──────── Excerpted passage

Nepali Handmade Paper: A Traveller's Buying Guide
How to buy Nepali handmade paper (lokta) as a souvenir: where to shop in Kathmandu, what to pay, how to spot the real thing, and how to pack it home.
Flat, light, almost impossible to break, and genuinely made by hand in the hills — Nepali handmade paper might be the smartest thing you carry out of Kathmandu.

If you want one souvenir from Nepal that is genuinely local, useful, affordable and almost impossible to ruin in your luggage, Nepali handmade paper is hard to beat. Known as lokta paper, it is made from the bark of a Himalayan shrub and formed sheet by sheet by hand, and it turns up in shop windows all over Kathmandu as journals, cards, lampshades and gift wrap. This guide is the practical, traveller-facing companion to the full story: where to buy it, what to pay, how to tell the real thing from machine stock, and how to get it home.
For the deep dive on what lokta paper actually is, how it is made step by step, and why it survives for centuries, see our main guide to lokta paper. Here we focus squarely on buying it well.
Key takeaways
- Lokta paper is the most common name for Nepali handmade paper; it is bark-fibre paper, not wood-pulp paper.
- It is one of the cheapest authentic souvenirs in Nepal: roughly USD 5-15 for a journal (as of 2025).
- Fair-trade shops like Mahaguthi and Sana Hastakala in Lalitpur offer fixed prices and reliable quality; Thamel and Patan are good for browsing and bargaining.
- Spot the real thing by feel and fibre: soft-but-strong, slightly uneven, with long fibres visible against the light.

────────────────
──────── Provided information

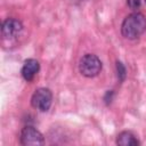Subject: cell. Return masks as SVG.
Instances as JSON below:
<instances>
[{
	"instance_id": "cell-1",
	"label": "cell",
	"mask_w": 146,
	"mask_h": 146,
	"mask_svg": "<svg viewBox=\"0 0 146 146\" xmlns=\"http://www.w3.org/2000/svg\"><path fill=\"white\" fill-rule=\"evenodd\" d=\"M146 30V17L141 13L128 15L121 25V33L127 39H136Z\"/></svg>"
},
{
	"instance_id": "cell-2",
	"label": "cell",
	"mask_w": 146,
	"mask_h": 146,
	"mask_svg": "<svg viewBox=\"0 0 146 146\" xmlns=\"http://www.w3.org/2000/svg\"><path fill=\"white\" fill-rule=\"evenodd\" d=\"M79 71L87 78H94L102 71V62L96 55L87 54L80 59Z\"/></svg>"
},
{
	"instance_id": "cell-3",
	"label": "cell",
	"mask_w": 146,
	"mask_h": 146,
	"mask_svg": "<svg viewBox=\"0 0 146 146\" xmlns=\"http://www.w3.org/2000/svg\"><path fill=\"white\" fill-rule=\"evenodd\" d=\"M51 102H52V94L48 88L36 89L31 98L32 106L41 112H47L51 106Z\"/></svg>"
},
{
	"instance_id": "cell-4",
	"label": "cell",
	"mask_w": 146,
	"mask_h": 146,
	"mask_svg": "<svg viewBox=\"0 0 146 146\" xmlns=\"http://www.w3.org/2000/svg\"><path fill=\"white\" fill-rule=\"evenodd\" d=\"M21 144L24 146H39L43 144V136L39 130L31 125H26L21 131Z\"/></svg>"
},
{
	"instance_id": "cell-5",
	"label": "cell",
	"mask_w": 146,
	"mask_h": 146,
	"mask_svg": "<svg viewBox=\"0 0 146 146\" xmlns=\"http://www.w3.org/2000/svg\"><path fill=\"white\" fill-rule=\"evenodd\" d=\"M22 31H23V24L16 18H7L1 26L2 36L8 40L16 39L22 33Z\"/></svg>"
},
{
	"instance_id": "cell-6",
	"label": "cell",
	"mask_w": 146,
	"mask_h": 146,
	"mask_svg": "<svg viewBox=\"0 0 146 146\" xmlns=\"http://www.w3.org/2000/svg\"><path fill=\"white\" fill-rule=\"evenodd\" d=\"M39 70H40V64L36 59L33 58L26 59L22 67V76L26 81H32L34 76L38 74Z\"/></svg>"
},
{
	"instance_id": "cell-7",
	"label": "cell",
	"mask_w": 146,
	"mask_h": 146,
	"mask_svg": "<svg viewBox=\"0 0 146 146\" xmlns=\"http://www.w3.org/2000/svg\"><path fill=\"white\" fill-rule=\"evenodd\" d=\"M116 144L120 146H137L139 145V140L137 137L130 132V131H122L121 133L117 135L116 138Z\"/></svg>"
},
{
	"instance_id": "cell-8",
	"label": "cell",
	"mask_w": 146,
	"mask_h": 146,
	"mask_svg": "<svg viewBox=\"0 0 146 146\" xmlns=\"http://www.w3.org/2000/svg\"><path fill=\"white\" fill-rule=\"evenodd\" d=\"M116 71H117V78L120 81H123L127 76V71H125V67L124 65L121 63V62H116Z\"/></svg>"
},
{
	"instance_id": "cell-9",
	"label": "cell",
	"mask_w": 146,
	"mask_h": 146,
	"mask_svg": "<svg viewBox=\"0 0 146 146\" xmlns=\"http://www.w3.org/2000/svg\"><path fill=\"white\" fill-rule=\"evenodd\" d=\"M127 3L131 9H138L140 7L141 0H127Z\"/></svg>"
},
{
	"instance_id": "cell-10",
	"label": "cell",
	"mask_w": 146,
	"mask_h": 146,
	"mask_svg": "<svg viewBox=\"0 0 146 146\" xmlns=\"http://www.w3.org/2000/svg\"><path fill=\"white\" fill-rule=\"evenodd\" d=\"M112 96H113V91H112V90H111V91H107V94H106V97H105L106 104L111 103V100H112Z\"/></svg>"
},
{
	"instance_id": "cell-11",
	"label": "cell",
	"mask_w": 146,
	"mask_h": 146,
	"mask_svg": "<svg viewBox=\"0 0 146 146\" xmlns=\"http://www.w3.org/2000/svg\"><path fill=\"white\" fill-rule=\"evenodd\" d=\"M145 2H146V0H145Z\"/></svg>"
}]
</instances>
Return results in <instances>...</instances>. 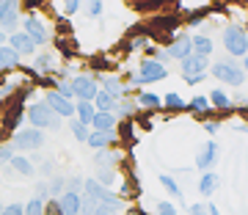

────────────────

**Exercise aim:** According to the buying guide above, what is lokta paper made from?

**Response:** The bark of a Himalayan shrub.